Michigan doctor concerned about virus variant

Coronavirus
Michigan Chief Medical Executive Doctor Joneigh Khaldun at a coronavirus briefing on Jan. 22, 2021. (Courtesy of the Michigan Executive Office of the Governor)

Michigan Chief Medical Executive Doctor Joneigh Khaldun at a coronavirus briefing on Jan. 22, 2021. (Courtesy of the Michigan Executive Office of the Governor)

GRAND RAPIDS, Mich. (WOOD) — Concerns over vaccinations continue as experts learn more about the new variant of the virus first discovered in the United Kingdom.

Britain’s prime minister said in a news conference Friday that there is evidence the variant could be linked to a higher death rate in cases.

Michigan Chief Medical Executive Doctor Joneigh Khaldun addressed the variant during a morning press conference Friday.

Khaldun started off by saying how pleased she is with the state’s progress, saying many people are doing the right thing and the numbers prove that.

She says the variant known as B.1.1.7. is in our state and is known to have caused at least one outbreak.

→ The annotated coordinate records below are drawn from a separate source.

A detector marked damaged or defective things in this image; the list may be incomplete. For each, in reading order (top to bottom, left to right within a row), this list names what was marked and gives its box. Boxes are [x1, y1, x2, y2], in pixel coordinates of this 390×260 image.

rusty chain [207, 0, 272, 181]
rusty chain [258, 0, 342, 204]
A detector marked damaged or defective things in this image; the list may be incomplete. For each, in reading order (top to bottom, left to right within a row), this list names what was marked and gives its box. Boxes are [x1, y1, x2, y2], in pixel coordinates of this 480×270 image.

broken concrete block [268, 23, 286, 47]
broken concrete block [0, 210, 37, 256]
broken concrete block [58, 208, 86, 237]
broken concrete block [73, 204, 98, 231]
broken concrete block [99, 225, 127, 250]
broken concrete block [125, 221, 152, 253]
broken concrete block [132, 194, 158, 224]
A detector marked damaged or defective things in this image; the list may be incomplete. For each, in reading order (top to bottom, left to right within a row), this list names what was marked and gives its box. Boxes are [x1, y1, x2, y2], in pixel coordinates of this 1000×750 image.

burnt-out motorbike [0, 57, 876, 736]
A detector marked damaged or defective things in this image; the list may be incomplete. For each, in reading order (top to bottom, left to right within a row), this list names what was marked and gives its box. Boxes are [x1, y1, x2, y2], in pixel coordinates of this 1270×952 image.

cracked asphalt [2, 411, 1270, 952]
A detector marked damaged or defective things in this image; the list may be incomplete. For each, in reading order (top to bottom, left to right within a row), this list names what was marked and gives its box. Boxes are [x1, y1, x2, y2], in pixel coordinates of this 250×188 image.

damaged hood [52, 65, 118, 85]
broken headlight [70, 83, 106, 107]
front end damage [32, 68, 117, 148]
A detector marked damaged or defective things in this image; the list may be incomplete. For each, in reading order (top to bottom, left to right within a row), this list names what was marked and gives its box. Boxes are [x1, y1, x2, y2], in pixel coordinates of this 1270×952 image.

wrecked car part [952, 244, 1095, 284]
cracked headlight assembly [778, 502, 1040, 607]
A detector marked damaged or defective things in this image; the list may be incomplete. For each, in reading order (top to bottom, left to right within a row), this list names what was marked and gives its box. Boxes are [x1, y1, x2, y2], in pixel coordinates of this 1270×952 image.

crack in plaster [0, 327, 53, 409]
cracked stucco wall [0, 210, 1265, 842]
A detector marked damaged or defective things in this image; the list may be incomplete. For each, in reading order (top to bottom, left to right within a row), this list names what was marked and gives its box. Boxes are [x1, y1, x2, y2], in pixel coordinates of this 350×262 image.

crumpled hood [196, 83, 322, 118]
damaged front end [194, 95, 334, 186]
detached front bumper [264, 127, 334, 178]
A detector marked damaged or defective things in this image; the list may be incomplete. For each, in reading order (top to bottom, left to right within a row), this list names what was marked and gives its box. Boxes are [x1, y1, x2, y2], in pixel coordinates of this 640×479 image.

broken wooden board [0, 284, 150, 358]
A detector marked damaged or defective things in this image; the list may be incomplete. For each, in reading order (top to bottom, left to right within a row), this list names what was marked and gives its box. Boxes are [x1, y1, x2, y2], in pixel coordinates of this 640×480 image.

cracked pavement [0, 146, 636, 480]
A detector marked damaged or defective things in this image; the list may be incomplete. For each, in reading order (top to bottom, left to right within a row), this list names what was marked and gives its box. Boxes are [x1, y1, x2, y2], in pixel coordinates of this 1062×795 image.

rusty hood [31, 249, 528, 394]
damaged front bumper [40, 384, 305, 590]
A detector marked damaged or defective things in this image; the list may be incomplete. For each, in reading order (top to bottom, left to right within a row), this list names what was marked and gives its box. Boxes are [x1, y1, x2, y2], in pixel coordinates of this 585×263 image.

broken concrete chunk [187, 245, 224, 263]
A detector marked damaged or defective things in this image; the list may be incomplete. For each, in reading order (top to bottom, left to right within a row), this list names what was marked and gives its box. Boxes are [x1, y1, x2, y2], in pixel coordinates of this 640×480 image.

She says there are possible other cases not associated with that outbreak.

She explained that it’s more easily transmitted from person to person. She said it becomes more common — like scientists believe it will — would result in more cases, hospitalizations and deaths.

“We will likely see more and more cases of this, and it will be harder to control the spread of it. And we don’t want to go back to where we were last April or where we were in the beginning of November when our hospitals were overwhelmed and hundreds of people were dying every day,” Khaldun said.

The good news is that testing does detect this variant and the vaccines that are out there protect against it.